CaMKIIα Increases Basal mGlu5a Surface Expression.

Since the CTD is known to modulate mGlu5 cell-surface expression and consequently mGlu5 signaling, we investigated the effect of CaMKIIα on the cell-surface expression of full-length mGlu5a. Intact HEK293A cells expressing mGlu5 with or without mApple-CA-CaMKIIα were incubated with sulfo-NHS-SS-biotin to biotinylate all surface-expressed proteins. Streptavidin-conjugated magnetic beads were then used to isolate cell-surface proteins from cell lysates. Immunoblotting of total cell lysates and isolated cell-surface proteins revealed that the coexpression of mApple-CA-CaMKIIα increased the proportion of mGlu5a expressed on the cell surface by 3.0 ± 0.7-fold (S.E.M.) under basal conditions (P = 0.036; one-sample t test vs. hypothetical value of 1) (Fig. 5).
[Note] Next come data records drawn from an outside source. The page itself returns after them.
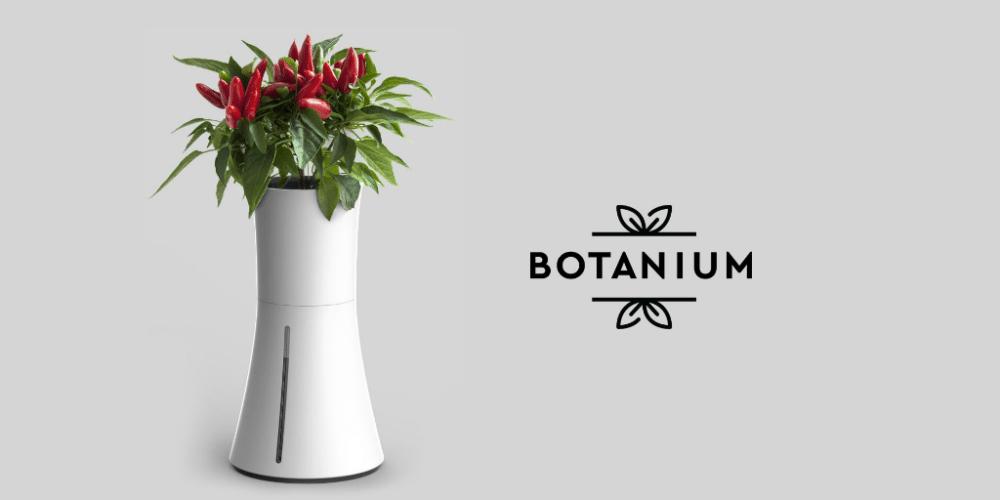 Kickstarter Alert: Botanium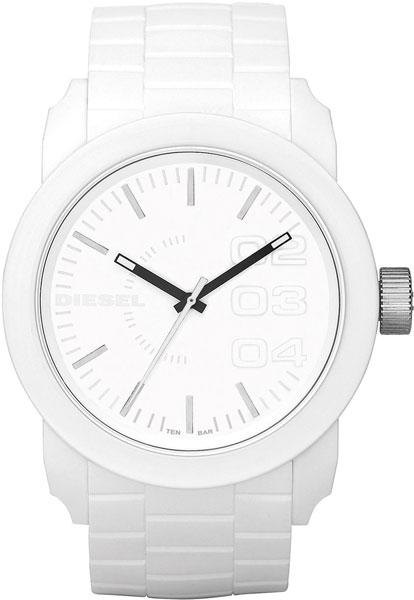 Купить Итальянские часы Diesel Double Down DZ1436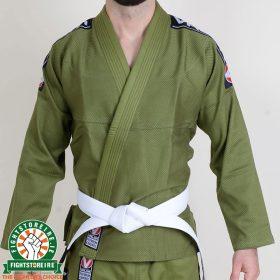 Valor Bravura BJJ Gi Green with Free White Belt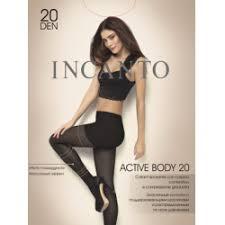 Отзывы о <b>Колготки Incanto Active</b> Body 20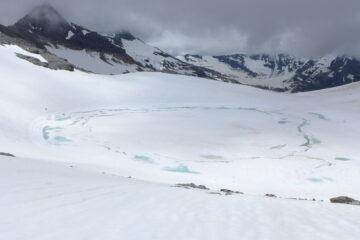 Laghetto glaciale al colle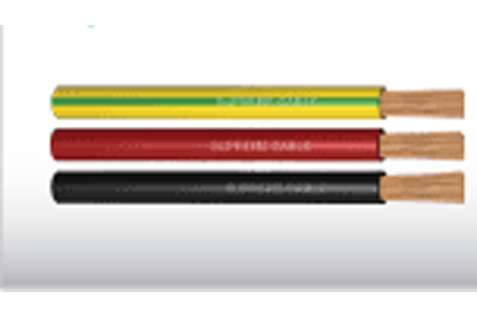 Kabel produksi Sucaco (SCCO)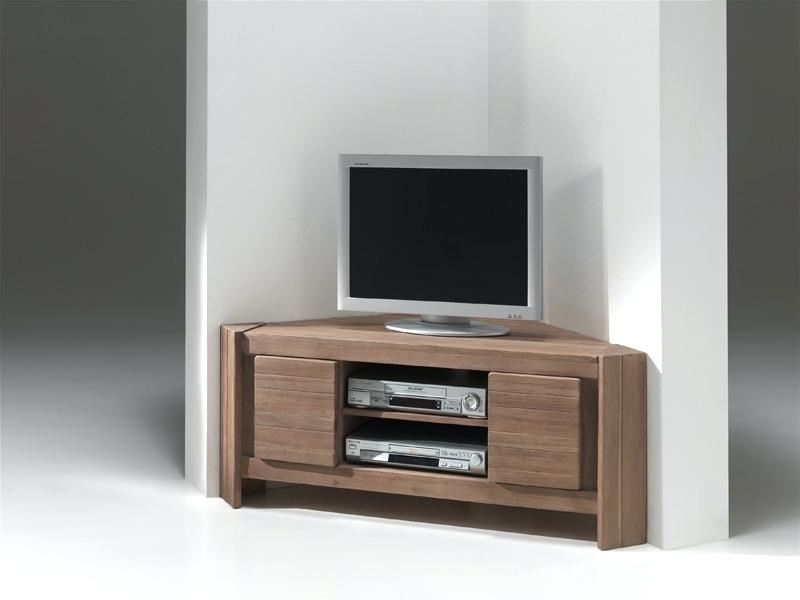 Meuble tv longueur 100
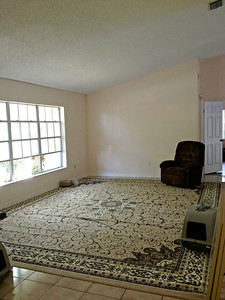 "Formal living room. Have no furniture for it so it's a ""cat room""."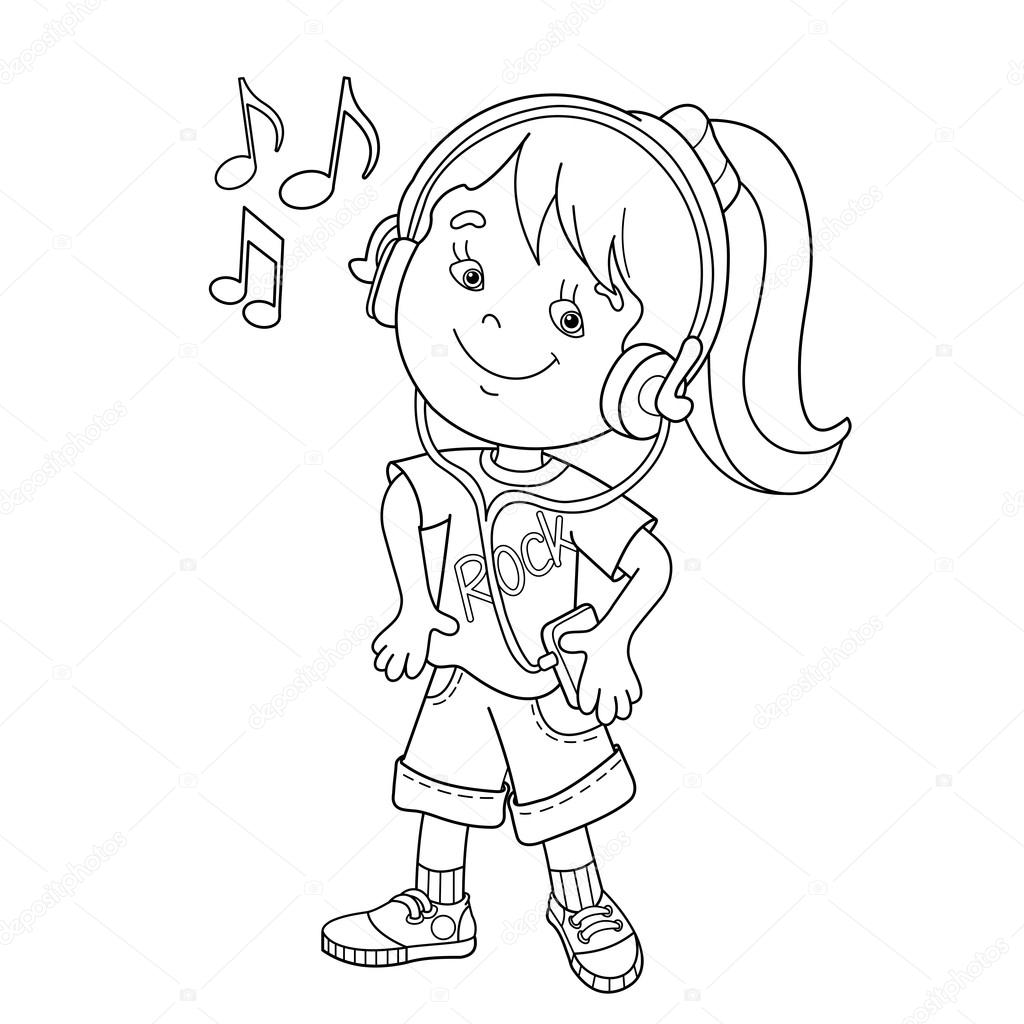 1024x1024 Coloring Page Outline Of Girl In Headphones Listening To To Music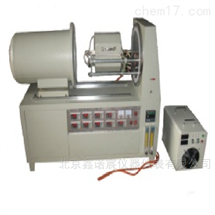 XYS-MDR石墨材料中温导热系数测定仪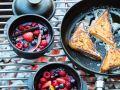 French Toast mit Beerenkompott Rezept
To determine whether CaMKIIα interaction with the mGlu5a-CTD is important for this effect, we examined the cell-surface expression of mGlu5a-AAA. In the absence of coexpressed CaMKII, the surface expression of mGlu5a-AAA was not significantly different from those of WT mGlu5a [1.6 ± 0.6-fold (S.E.M.); n = 5; P = 0.35; one-sample t test vs. hypothetical value of 1]. Moreover, the coexpression of mApple-CA-CaMKIIα had no effect on cell-surface expression of mGlu5a-AAA. These data demonstrate that interaction with the mGlu5a-CTD is necessary for CaMKIIα-mediated increases in mGlu5a cell-surface expression.

Fig. 5.
Fig. 5.

CaMKII enhances the cell-surface expression of mGlu5a via interaction with the CTD. Cell-surface biotinylation analyses of HEK293A cells expressing mGlu5a (WT or with K866R867R868/AAA mutation in the CTD) with either mApple or mApple-tagged CA-CaMKIIα. The coexpression of CA-CaMKIIα increased steady-state surface expression levels of WT mGlu5a (P = 0.036, one-sample t test; n = 6), but not of the K866R867R868/AAA mutant. Data are plotted as the mean ± S.E.M. (P = 0.569, one-sample t test; n = 5). *P<0.05; n.s., non-significant.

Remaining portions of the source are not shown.